WHAT NEEDS TO BE DONE:
Go through the entries below and retype them exactly, omitting each picture.
###
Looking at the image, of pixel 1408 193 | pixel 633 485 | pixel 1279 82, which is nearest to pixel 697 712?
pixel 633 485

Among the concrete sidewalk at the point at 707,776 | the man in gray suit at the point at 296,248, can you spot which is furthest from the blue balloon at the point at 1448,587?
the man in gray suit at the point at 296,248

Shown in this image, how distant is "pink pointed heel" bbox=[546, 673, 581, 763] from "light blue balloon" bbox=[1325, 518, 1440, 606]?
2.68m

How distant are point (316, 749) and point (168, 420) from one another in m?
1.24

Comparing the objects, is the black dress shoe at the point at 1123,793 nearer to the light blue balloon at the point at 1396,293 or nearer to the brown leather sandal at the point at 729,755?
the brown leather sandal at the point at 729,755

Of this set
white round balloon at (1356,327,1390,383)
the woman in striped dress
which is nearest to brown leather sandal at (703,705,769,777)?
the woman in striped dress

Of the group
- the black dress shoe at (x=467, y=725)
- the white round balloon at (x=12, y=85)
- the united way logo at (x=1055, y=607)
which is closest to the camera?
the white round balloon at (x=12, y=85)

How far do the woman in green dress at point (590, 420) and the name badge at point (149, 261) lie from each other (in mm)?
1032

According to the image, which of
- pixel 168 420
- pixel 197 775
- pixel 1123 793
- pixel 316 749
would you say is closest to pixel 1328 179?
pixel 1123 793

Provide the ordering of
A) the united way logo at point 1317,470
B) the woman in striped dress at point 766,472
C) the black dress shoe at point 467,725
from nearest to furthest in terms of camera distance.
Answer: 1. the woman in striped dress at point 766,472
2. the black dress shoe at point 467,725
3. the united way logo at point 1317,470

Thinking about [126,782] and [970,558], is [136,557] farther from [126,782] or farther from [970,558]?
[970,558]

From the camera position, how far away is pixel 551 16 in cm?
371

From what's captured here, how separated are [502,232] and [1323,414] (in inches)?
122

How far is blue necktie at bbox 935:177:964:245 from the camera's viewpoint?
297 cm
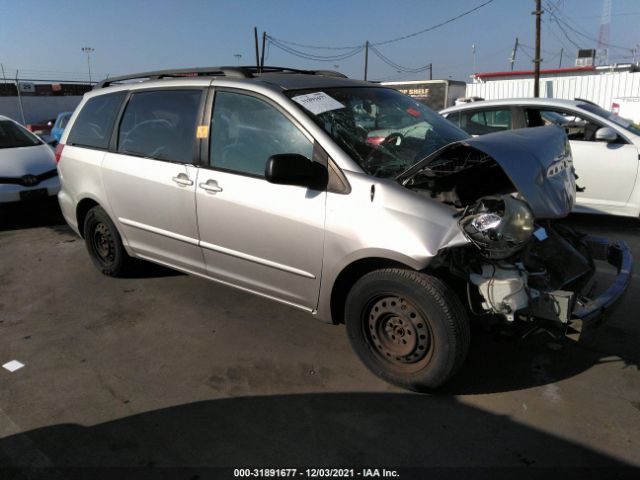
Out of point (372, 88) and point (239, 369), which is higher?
point (372, 88)

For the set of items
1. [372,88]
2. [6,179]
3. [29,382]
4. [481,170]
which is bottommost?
[29,382]

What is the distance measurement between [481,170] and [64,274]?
419cm

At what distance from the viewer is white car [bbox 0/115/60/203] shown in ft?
22.0

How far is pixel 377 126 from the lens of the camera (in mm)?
3475

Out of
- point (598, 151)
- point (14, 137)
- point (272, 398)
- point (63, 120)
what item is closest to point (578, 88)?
point (598, 151)

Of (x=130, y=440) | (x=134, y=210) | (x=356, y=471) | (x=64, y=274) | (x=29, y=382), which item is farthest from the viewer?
(x=64, y=274)

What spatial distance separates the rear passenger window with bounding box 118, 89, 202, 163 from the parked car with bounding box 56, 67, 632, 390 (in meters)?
0.01

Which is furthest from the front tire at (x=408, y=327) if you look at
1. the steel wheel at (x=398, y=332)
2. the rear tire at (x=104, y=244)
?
the rear tire at (x=104, y=244)

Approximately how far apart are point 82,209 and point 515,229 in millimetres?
4006

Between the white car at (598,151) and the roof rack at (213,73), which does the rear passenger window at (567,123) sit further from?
the roof rack at (213,73)

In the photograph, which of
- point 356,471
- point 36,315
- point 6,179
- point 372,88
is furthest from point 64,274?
point 356,471

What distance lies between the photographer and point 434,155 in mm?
2809

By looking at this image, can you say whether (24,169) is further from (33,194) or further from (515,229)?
(515,229)

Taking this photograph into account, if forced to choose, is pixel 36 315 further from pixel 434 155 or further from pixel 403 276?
pixel 434 155
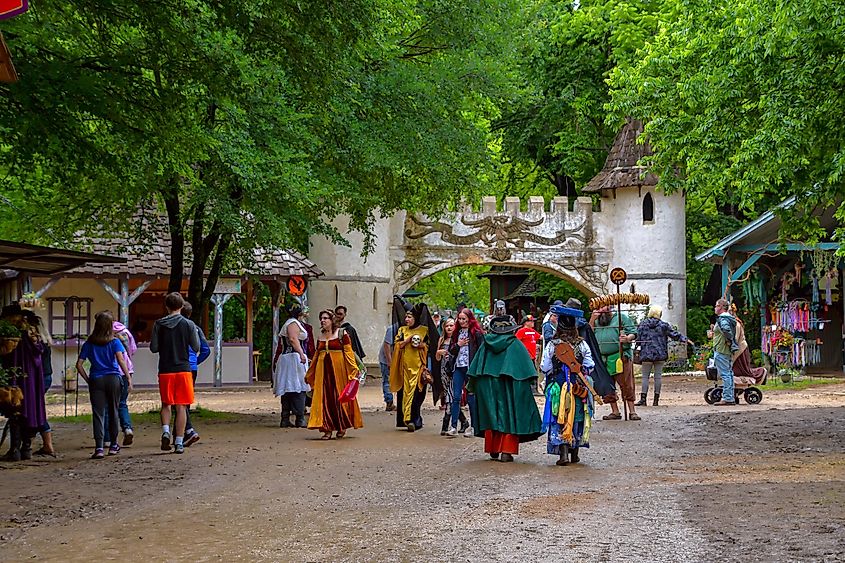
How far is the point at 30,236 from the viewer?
68.7ft

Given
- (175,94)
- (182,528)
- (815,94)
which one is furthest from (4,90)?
(815,94)

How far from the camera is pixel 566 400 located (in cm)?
1320

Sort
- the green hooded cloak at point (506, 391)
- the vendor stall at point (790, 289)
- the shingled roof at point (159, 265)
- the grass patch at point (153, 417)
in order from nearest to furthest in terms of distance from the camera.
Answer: the green hooded cloak at point (506, 391)
the grass patch at point (153, 417)
the shingled roof at point (159, 265)
the vendor stall at point (790, 289)

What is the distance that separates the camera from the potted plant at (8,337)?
45.0ft

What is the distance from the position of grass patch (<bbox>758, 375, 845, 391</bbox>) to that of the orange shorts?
16423 mm

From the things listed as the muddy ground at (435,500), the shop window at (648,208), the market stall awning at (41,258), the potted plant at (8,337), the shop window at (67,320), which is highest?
the shop window at (648,208)

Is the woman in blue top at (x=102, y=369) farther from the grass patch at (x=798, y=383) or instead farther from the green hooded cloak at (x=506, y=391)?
the grass patch at (x=798, y=383)

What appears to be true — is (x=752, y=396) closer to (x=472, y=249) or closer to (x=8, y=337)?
(x=8, y=337)

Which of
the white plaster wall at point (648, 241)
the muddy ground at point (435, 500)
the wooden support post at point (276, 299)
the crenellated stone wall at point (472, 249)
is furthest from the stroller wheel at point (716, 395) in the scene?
the white plaster wall at point (648, 241)

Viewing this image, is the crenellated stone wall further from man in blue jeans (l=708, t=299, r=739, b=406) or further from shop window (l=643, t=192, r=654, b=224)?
man in blue jeans (l=708, t=299, r=739, b=406)

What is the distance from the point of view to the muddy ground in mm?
8141

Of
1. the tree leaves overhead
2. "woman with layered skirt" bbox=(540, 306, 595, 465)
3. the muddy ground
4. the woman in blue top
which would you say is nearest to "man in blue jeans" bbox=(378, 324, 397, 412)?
the tree leaves overhead

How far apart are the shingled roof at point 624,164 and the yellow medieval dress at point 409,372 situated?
69.8ft

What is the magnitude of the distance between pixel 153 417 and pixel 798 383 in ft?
49.7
###
WORKED ANSWER:
Looking at the image, of pixel 1408 193 | pixel 633 485 | pixel 1279 82, which is nearest to pixel 697 712?
pixel 633 485

Among the concrete sidewalk at the point at 707,776 | the man in gray suit at the point at 296,248, can you spot which is furthest from the blue balloon at the point at 1448,587?
the man in gray suit at the point at 296,248

Shown in this image, how distant is "pink pointed heel" bbox=[546, 673, 581, 763] from "light blue balloon" bbox=[1325, 518, 1440, 606]?
2.68m

How distant are point (316, 749) and point (168, 420) from one another in m?
1.24

Comparing the objects, is the black dress shoe at the point at 1123,793 nearer to the light blue balloon at the point at 1396,293 or nearer to the brown leather sandal at the point at 729,755?
the brown leather sandal at the point at 729,755

Of this set
white round balloon at (1356,327,1390,383)
the woman in striped dress
which is nearest to brown leather sandal at (703,705,769,777)?
the woman in striped dress

Of the group
- the black dress shoe at (x=467, y=725)
- the white round balloon at (x=12, y=85)
- the united way logo at (x=1055, y=607)
which is closest to the camera?
the white round balloon at (x=12, y=85)

How far do the woman in green dress at point (590, 420) and the name badge at point (149, 261) lie from each other (in mm)?
1032

According to the image, which of
- pixel 168 420
- pixel 197 775
- pixel 1123 793
- pixel 316 749
would you say is closest to pixel 1328 179?
pixel 1123 793

Provide the ordering of
A) the united way logo at point 1317,470
B) the woman in striped dress at point 766,472
C) the black dress shoe at point 467,725
from nearest to furthest in terms of camera distance.
Answer: 1. the woman in striped dress at point 766,472
2. the black dress shoe at point 467,725
3. the united way logo at point 1317,470

Thinking about [126,782] and [970,558], is [136,557] farther from [126,782] or farther from [970,558]?
[970,558]

From the camera position, how far away is pixel 551 16 in cm?
371

From what's captured here, how separated are [502,232] and [1323,414] (in inches)?
122

How far is blue necktie at bbox 935:177:964:245 from the camera's viewpoint?
297 cm
Out of point (372, 88) and point (239, 369), which is higher?
point (372, 88)

For the set of items
1. [372,88]
2. [6,179]
3. [29,382]
4. [481,170]
which is bottommost?
[29,382]

What is the distance measurement between [481,170] and [64,274]?
419cm

At what distance from the viewer is white car [bbox 0/115/60/203] shown in ft?
22.0

How far is pixel 377 126 from the lens of the camera (in mm)?
3475

Out of
- point (598, 151)
- point (14, 137)
- point (272, 398)
- point (63, 120)
what item is closest to point (578, 88)?
point (598, 151)

Of (x=130, y=440) | (x=134, y=210) | (x=356, y=471) | (x=64, y=274) | (x=29, y=382), which item is farthest from the viewer?
(x=64, y=274)

What spatial distance separates the rear passenger window with bounding box 118, 89, 202, 163 from the parked car with bounding box 56, 67, 632, 390 (in meters)?
0.01

Which is furthest from the front tire at (x=408, y=327) if you look at
1. the steel wheel at (x=398, y=332)
2. the rear tire at (x=104, y=244)
?
the rear tire at (x=104, y=244)

Approximately how far apart are point 82,209 and point 515,229 in millimetres?
4006

Between the white car at (598,151) and the roof rack at (213,73), which does the rear passenger window at (567,123) sit further from?
the roof rack at (213,73)

In the photograph, which of
- point 356,471
- point 36,315
- point 6,179
- point 372,88
is furthest from point 64,274?
point 356,471

What distance lies between the photographer and point 434,155 in mm?
2809

By looking at this image, can you say whether (24,169) is further from (33,194) or further from (515,229)?
(515,229)

Taking this photograph into account, if forced to choose, is pixel 36 315 further from pixel 434 155 or further from pixel 403 276?
pixel 434 155
How far is the point at 30,236 from the viewer?
68.7ft

Given
- (175,94)
- (182,528)
- (815,94)
which one is furthest from (4,90)?
(815,94)

How far from the camera is pixel 566 400 located (in cm)?
1320

Sort
- the green hooded cloak at point (506, 391)
- the vendor stall at point (790, 289)
- the shingled roof at point (159, 265)
- the grass patch at point (153, 417)
in order from nearest to furthest in terms of distance from the camera.
Answer: the green hooded cloak at point (506, 391)
the grass patch at point (153, 417)
the shingled roof at point (159, 265)
the vendor stall at point (790, 289)

What is the distance that separates the camera from the potted plant at (8,337)?
45.0ft

What is the distance from the position of grass patch (<bbox>758, 375, 845, 391</bbox>) to that of the orange shorts?
16423 mm

From the things listed as the muddy ground at (435,500), the shop window at (648,208), the market stall awning at (41,258), the potted plant at (8,337), the shop window at (67,320), which is highest?
the shop window at (648,208)

Is the woman in blue top at (x=102, y=369) farther from the grass patch at (x=798, y=383) or instead farther from the green hooded cloak at (x=506, y=391)?
the grass patch at (x=798, y=383)

What appears to be true — is (x=752, y=396) closer to (x=472, y=249) or closer to (x=8, y=337)?
(x=8, y=337)

Which of
the white plaster wall at point (648, 241)
the muddy ground at point (435, 500)
the wooden support post at point (276, 299)
the crenellated stone wall at point (472, 249)
is furthest from the stroller wheel at point (716, 395) in the scene?
the white plaster wall at point (648, 241)

Viewing this image, is the crenellated stone wall further from man in blue jeans (l=708, t=299, r=739, b=406) or further from shop window (l=643, t=192, r=654, b=224)?
man in blue jeans (l=708, t=299, r=739, b=406)

What is the distance from the point of view to the muddy ground in mm?
8141

Of
1. the tree leaves overhead
2. "woman with layered skirt" bbox=(540, 306, 595, 465)
3. the muddy ground
4. the woman in blue top
which would you say is nearest to "man in blue jeans" bbox=(378, 324, 397, 412)?
the tree leaves overhead

How far apart are the shingled roof at point 624,164 and the yellow medieval dress at point 409,372 situated?
69.8ft

What is the magnitude of the distance between pixel 153 417 and pixel 798 383 in ft?
49.7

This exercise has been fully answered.